Task statement:
Copy out, exactly as given, every line from the line with "Do pixel 181" to the end of the listing, both of those lines included.

— START OF Data shown —

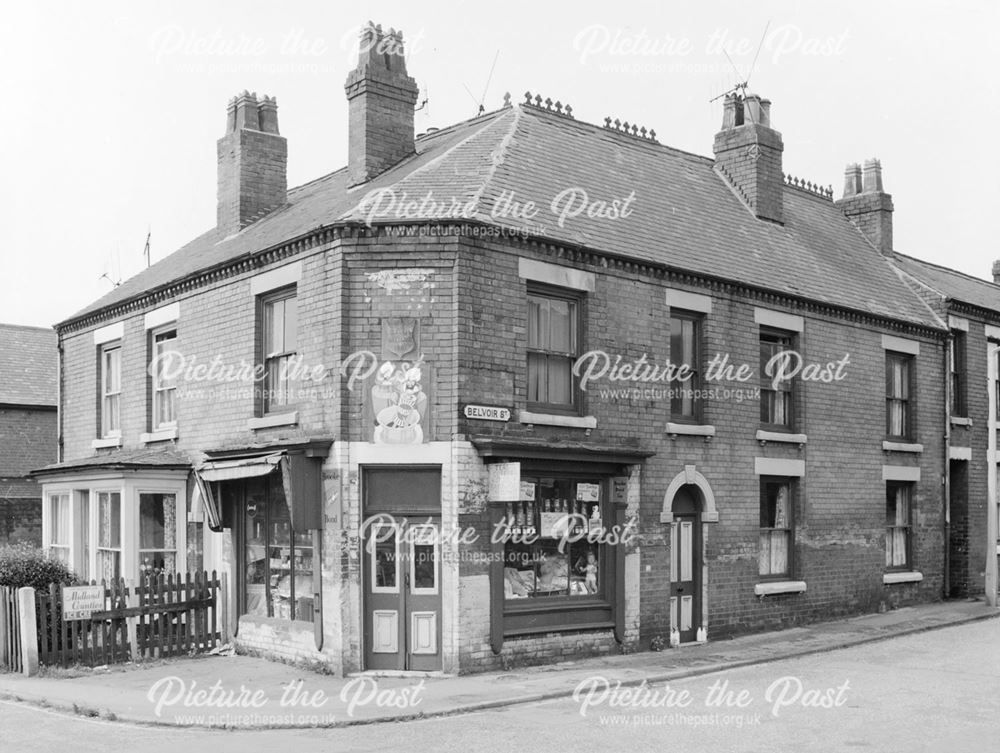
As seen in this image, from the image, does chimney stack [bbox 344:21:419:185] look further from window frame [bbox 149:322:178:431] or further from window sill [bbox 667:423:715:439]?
window sill [bbox 667:423:715:439]

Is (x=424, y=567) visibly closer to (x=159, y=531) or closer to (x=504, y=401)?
(x=504, y=401)

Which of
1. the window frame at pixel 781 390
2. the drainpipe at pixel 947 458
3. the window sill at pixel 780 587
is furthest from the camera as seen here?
the drainpipe at pixel 947 458

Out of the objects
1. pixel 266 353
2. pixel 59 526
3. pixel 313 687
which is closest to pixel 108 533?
pixel 59 526

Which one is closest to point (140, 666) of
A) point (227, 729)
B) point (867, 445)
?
point (227, 729)

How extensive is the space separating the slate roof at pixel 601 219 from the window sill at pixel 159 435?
2525 mm

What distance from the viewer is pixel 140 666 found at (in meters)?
16.2

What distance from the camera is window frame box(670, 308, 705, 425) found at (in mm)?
18625

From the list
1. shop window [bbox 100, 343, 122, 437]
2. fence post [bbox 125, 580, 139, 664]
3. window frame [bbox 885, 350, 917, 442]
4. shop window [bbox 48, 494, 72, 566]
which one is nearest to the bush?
fence post [bbox 125, 580, 139, 664]

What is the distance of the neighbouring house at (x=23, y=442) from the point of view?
31.8 metres

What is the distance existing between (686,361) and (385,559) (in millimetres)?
6331

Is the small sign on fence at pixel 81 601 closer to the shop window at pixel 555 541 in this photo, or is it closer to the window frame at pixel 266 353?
the window frame at pixel 266 353

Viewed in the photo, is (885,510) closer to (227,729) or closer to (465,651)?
(465,651)

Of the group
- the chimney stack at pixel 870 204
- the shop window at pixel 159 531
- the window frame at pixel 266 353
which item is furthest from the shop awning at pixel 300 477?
the chimney stack at pixel 870 204

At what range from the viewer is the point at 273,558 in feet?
56.3
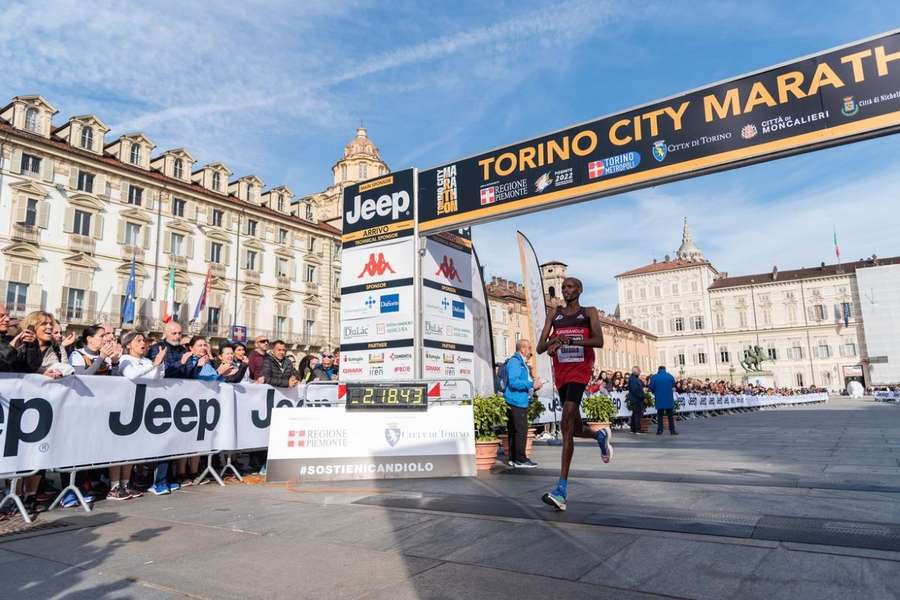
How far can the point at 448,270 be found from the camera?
12.0 m

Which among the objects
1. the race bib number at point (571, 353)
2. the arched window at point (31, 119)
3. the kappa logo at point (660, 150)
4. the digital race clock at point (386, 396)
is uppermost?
the arched window at point (31, 119)

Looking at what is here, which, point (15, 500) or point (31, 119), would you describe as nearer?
point (15, 500)

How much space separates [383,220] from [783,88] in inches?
283

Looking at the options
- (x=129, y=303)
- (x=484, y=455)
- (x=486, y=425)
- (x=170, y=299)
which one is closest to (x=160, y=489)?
(x=484, y=455)

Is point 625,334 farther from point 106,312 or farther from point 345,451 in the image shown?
point 345,451

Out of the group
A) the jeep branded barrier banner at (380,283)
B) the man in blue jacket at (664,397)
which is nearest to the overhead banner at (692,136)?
the jeep branded barrier banner at (380,283)

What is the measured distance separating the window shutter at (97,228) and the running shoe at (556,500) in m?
37.9

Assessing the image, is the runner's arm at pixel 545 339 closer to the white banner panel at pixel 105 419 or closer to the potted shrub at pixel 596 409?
the white banner panel at pixel 105 419

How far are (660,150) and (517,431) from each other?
4.67 m

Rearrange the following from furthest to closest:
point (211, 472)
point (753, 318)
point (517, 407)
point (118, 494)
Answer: point (753, 318) < point (517, 407) < point (211, 472) < point (118, 494)

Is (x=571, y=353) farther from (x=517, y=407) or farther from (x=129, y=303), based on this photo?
(x=129, y=303)

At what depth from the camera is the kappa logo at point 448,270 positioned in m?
11.8

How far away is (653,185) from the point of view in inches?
340

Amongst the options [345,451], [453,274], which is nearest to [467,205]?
[453,274]
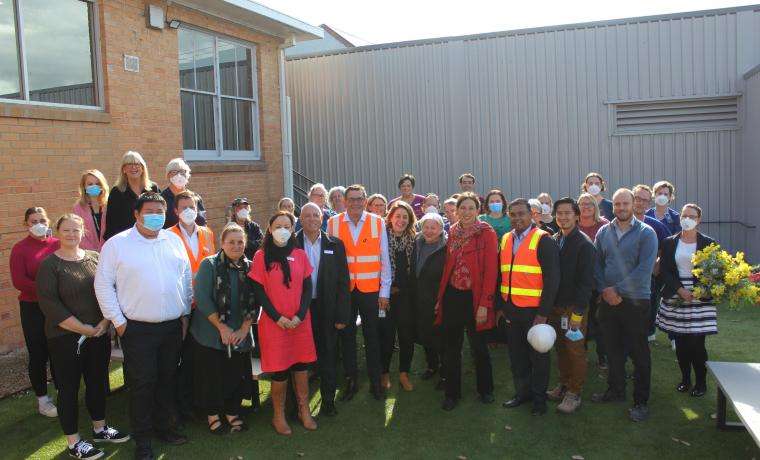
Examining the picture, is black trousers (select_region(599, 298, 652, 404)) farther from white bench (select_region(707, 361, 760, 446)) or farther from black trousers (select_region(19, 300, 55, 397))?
black trousers (select_region(19, 300, 55, 397))

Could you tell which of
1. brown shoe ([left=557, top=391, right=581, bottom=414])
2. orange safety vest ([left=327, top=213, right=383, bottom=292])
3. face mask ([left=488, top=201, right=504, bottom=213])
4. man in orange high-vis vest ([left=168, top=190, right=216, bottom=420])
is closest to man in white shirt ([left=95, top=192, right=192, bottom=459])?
man in orange high-vis vest ([left=168, top=190, right=216, bottom=420])

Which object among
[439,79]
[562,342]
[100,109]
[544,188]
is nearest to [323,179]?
[439,79]

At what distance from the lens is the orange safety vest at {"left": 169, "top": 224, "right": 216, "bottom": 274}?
5262 millimetres

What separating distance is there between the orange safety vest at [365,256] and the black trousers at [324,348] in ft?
1.37

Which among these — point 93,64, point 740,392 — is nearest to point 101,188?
point 93,64

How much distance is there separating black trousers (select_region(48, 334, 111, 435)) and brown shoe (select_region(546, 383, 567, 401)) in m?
3.84

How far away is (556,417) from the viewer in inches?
206

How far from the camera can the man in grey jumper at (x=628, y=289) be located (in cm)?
516

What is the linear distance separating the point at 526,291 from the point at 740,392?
169cm

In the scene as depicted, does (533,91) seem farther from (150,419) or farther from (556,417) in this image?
(150,419)

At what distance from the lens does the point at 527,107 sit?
1139cm

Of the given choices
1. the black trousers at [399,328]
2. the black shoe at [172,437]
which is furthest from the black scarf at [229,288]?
the black trousers at [399,328]

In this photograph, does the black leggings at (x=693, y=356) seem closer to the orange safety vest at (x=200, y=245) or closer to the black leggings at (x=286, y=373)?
the black leggings at (x=286, y=373)

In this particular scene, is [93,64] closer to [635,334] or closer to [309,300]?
[309,300]
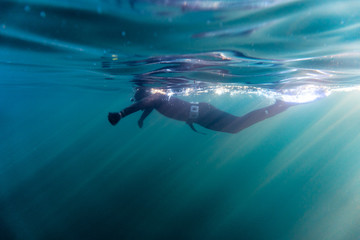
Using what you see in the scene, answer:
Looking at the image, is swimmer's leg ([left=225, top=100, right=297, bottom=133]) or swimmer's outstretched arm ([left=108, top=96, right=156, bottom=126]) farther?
swimmer's leg ([left=225, top=100, right=297, bottom=133])

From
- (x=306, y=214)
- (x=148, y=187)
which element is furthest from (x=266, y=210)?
(x=148, y=187)

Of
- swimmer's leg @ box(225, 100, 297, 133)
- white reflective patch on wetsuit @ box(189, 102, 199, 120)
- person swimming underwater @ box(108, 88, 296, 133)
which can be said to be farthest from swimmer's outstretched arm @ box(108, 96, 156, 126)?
swimmer's leg @ box(225, 100, 297, 133)

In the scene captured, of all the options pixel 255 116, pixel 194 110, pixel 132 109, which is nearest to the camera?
pixel 132 109

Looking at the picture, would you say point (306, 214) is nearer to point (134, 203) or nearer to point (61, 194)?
point (134, 203)

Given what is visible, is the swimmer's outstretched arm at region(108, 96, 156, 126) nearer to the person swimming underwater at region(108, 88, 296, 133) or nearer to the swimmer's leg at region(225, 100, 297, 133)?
the person swimming underwater at region(108, 88, 296, 133)

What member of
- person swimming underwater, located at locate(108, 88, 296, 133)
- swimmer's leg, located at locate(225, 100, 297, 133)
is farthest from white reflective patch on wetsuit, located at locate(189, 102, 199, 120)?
swimmer's leg, located at locate(225, 100, 297, 133)

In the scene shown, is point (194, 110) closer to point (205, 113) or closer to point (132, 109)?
point (205, 113)

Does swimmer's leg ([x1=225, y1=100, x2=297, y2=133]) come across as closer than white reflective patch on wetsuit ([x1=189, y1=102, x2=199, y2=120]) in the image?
No

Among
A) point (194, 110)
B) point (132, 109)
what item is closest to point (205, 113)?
point (194, 110)

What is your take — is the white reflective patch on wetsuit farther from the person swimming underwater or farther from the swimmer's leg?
the swimmer's leg

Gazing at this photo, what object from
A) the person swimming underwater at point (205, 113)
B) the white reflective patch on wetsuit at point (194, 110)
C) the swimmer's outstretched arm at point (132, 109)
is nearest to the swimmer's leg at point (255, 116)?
the person swimming underwater at point (205, 113)

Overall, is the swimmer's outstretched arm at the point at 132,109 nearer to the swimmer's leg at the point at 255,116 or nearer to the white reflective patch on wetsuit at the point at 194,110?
the white reflective patch on wetsuit at the point at 194,110

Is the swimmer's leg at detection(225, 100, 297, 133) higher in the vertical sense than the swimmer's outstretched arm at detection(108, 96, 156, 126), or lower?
lower

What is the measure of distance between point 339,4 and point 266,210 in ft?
66.1
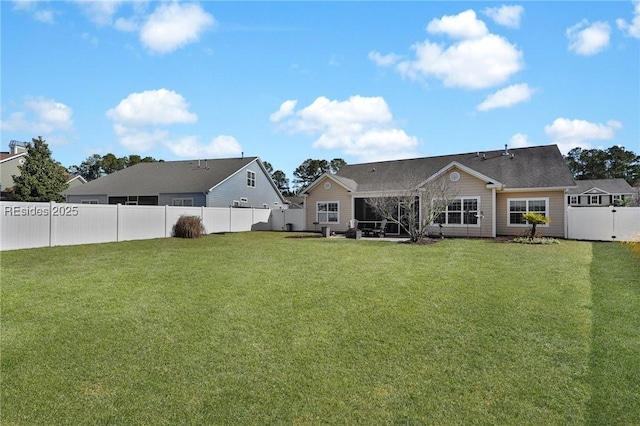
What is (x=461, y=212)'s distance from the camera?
762 inches

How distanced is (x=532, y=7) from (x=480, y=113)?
551cm

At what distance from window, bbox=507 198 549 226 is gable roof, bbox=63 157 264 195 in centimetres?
1918

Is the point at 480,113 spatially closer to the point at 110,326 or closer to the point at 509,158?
the point at 509,158

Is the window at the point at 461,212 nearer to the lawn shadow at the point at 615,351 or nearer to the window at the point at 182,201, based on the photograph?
the lawn shadow at the point at 615,351

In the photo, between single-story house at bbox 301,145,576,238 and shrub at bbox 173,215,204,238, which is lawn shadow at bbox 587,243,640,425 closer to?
single-story house at bbox 301,145,576,238

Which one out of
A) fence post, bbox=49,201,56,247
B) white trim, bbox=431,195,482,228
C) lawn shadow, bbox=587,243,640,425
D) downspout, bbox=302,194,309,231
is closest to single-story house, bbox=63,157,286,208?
downspout, bbox=302,194,309,231

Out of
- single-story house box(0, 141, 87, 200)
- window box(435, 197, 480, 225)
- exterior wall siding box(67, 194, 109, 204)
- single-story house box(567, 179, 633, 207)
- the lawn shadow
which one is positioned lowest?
the lawn shadow

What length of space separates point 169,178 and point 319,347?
28241mm

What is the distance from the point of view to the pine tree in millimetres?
27938

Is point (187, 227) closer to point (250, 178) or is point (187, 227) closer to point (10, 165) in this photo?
point (250, 178)

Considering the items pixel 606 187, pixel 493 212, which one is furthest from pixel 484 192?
pixel 606 187

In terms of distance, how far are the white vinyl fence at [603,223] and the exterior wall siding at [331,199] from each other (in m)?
11.7

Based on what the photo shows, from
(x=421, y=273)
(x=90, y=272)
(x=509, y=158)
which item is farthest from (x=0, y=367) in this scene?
(x=509, y=158)

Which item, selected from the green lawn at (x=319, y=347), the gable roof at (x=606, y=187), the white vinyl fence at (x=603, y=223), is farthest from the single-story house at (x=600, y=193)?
the green lawn at (x=319, y=347)
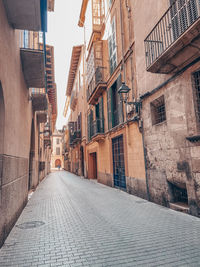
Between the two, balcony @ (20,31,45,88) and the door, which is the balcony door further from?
the door

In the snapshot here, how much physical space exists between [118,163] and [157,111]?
211 inches

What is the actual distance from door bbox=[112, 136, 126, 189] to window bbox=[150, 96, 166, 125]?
4.14 metres

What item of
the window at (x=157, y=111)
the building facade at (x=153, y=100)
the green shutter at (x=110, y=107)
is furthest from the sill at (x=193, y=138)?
the green shutter at (x=110, y=107)

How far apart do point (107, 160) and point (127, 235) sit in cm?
1008

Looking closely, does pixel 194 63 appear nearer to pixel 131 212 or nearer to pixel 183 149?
pixel 183 149

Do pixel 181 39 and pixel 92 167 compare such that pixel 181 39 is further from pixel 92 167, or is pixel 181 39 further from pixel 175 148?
pixel 92 167

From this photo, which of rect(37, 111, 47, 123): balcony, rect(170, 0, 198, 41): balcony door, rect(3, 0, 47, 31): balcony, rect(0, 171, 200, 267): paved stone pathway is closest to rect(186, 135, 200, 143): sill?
rect(0, 171, 200, 267): paved stone pathway

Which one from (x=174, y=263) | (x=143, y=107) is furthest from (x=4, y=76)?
(x=143, y=107)

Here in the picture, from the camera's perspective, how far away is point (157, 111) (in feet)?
26.5

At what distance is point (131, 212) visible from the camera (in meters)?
6.39

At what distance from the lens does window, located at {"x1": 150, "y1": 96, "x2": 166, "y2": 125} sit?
25.4ft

— END OF Data shown —

Solution for this problem:
Do pixel 181 39 and pixel 92 167 compare such that pixel 181 39 is further from pixel 92 167, or is pixel 181 39 further from pixel 175 148?
pixel 92 167

From this photo, which of rect(37, 111, 47, 123): balcony, rect(170, 0, 198, 41): balcony door, rect(3, 0, 47, 31): balcony, rect(0, 171, 200, 267): paved stone pathway is closest to rect(186, 135, 200, 143): sill?
rect(0, 171, 200, 267): paved stone pathway

Which one from (x=174, y=263) | (x=143, y=107) is furthest from (x=4, y=76)?
(x=143, y=107)

Here in the picture, from the camera's perspective, how far away is point (157, 111) (in feet)?
26.5

At what distance is point (131, 212) visible from the camera (in meters)?
6.39

At what distance from the lens does window, located at {"x1": 150, "y1": 96, "x2": 166, "y2": 125} sit?
25.4ft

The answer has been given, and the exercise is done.